Questions about scene geometry:
++++++++++

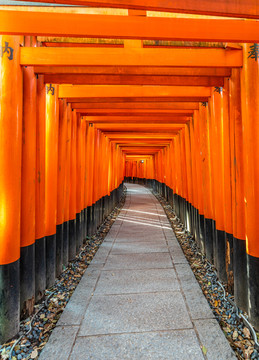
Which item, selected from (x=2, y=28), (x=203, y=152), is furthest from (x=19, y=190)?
(x=203, y=152)

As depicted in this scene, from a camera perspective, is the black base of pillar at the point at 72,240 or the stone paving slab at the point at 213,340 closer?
the stone paving slab at the point at 213,340

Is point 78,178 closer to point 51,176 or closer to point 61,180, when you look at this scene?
point 61,180

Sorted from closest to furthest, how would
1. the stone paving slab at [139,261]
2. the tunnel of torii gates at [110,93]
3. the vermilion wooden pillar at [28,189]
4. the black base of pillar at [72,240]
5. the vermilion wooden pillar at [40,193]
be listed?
the tunnel of torii gates at [110,93] → the vermilion wooden pillar at [28,189] → the vermilion wooden pillar at [40,193] → the stone paving slab at [139,261] → the black base of pillar at [72,240]

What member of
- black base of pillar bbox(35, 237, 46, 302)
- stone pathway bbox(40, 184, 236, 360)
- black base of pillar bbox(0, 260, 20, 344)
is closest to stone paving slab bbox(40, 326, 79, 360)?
stone pathway bbox(40, 184, 236, 360)

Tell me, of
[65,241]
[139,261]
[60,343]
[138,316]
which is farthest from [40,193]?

++++++++++

**STATED GOAL**.
Rewrite the material as a JSON list of strings, one string per line and omitting blank lines. Start at the line that contains "Sorted from closest to furthest, how would" and continue through the end of the material.

**CORRECT RESPONSE**.
[
  "Sorted from closest to furthest, how would",
  "1. the stone paving slab at [139,261]",
  "2. the tunnel of torii gates at [110,93]",
  "3. the vermilion wooden pillar at [28,189]",
  "4. the black base of pillar at [72,240]",
  "5. the vermilion wooden pillar at [40,193]",
  "be listed?",
  "the tunnel of torii gates at [110,93] → the vermilion wooden pillar at [28,189] → the vermilion wooden pillar at [40,193] → the stone paving slab at [139,261] → the black base of pillar at [72,240]",
  "What member of",
  "- black base of pillar bbox(35, 237, 46, 302)",
  "- stone pathway bbox(40, 184, 236, 360)",
  "- black base of pillar bbox(0, 260, 20, 344)",
  "is closest to stone paving slab bbox(40, 326, 79, 360)?",
  "stone pathway bbox(40, 184, 236, 360)",
  "Tell me, of",
  "[65,241]",
  "[139,261]",
  "[60,343]",
  "[138,316]",
  "which is farthest from [40,193]?"
]